Attorneys for Earthjustice, which filed the lawsuit for the two Arizona tribes and three others elsewhere in the country, say that when Congress adopted the law it intended to provide the “broadest possible” definition of “navigable” waters to provide the broadest protection.

They concede that the U.S. Supreme Court has ruled that the law does not protect every wet area, like water-filled abandoned gravel mining pits. But they said the justices have consistently affirmed that both the EPA and the Corps have broad authority to protect not just navigable streams but also “non-navigable waters that are adjacent, connected, or have a significant nexus to navigable waters.”

In 2014 the two federal agencies published a rule to define “waters of the United States.” Those rules, the lawsuit states, were based on an EPA-commissioned Science Report which concluded that “all tributaries, including perennial, intermittent and ephemeral streams, or dry washes, exert a strong influence on the integrity of downstream waters.”

The rules protected tributaries and had what the challengers say is a broad definition of “adjacent wetlands” which also would be protected.

Attorney Stuart Gillespie said the rules are designed to carry out the intent of Congress.

“It recognized that waterways are hydrologically connected,” he said.

“In order to protect the navigable waters of the United States you needed to protect the tributaries, the headwater streams that support and provide the life blood that sustains our downstream waters,” Gillespie said. “It’s critical that Clean Water Act protections extend not just to rivers that flow year-round but also all the ephemeral streams.”

All that changed, the challengers said, after the president ordered the agencies to replace the regulations. That resulted in what is called the Repeal Rule.

What’s wrong with that, the lawsuit states, is that neither the EPA nor the Corp provided any explanation or analysis, or refused the original studies and research that resulted in the 2014 rule.

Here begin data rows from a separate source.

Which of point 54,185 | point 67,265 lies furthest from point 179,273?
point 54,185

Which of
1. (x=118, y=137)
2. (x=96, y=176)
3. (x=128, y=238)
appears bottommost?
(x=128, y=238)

“The agencies identified no different or new scientific evidence, and provided no discussion of or explanation for how or why the Science Report and the technical information in the administrative record support the Repeal Rule,” the challengers argue. “The agencies also failed to explain why they disregarded the Science Report and their earlier findings and conclusions based on it.”

Among the problems, according to the lawsuit, is that the new rules limits federal jurisdiction by not only narrowing the definition of tributaries but also providing new definitions of ephemeral or intermittent tributaries. What that does is exclude “waters that flow only in direct response to precipitation in a typical year.”

Even that is problematic, according to challengers, because it defines “typical year” meaning when precipitation and other climatic variable are within the “normal periodic range … for the geographic area.” Only thing is, the lawsuit states, the rule doesn’t define what is “normal periodic range” and doesn’t provide guidance on what is the relevant geographic area.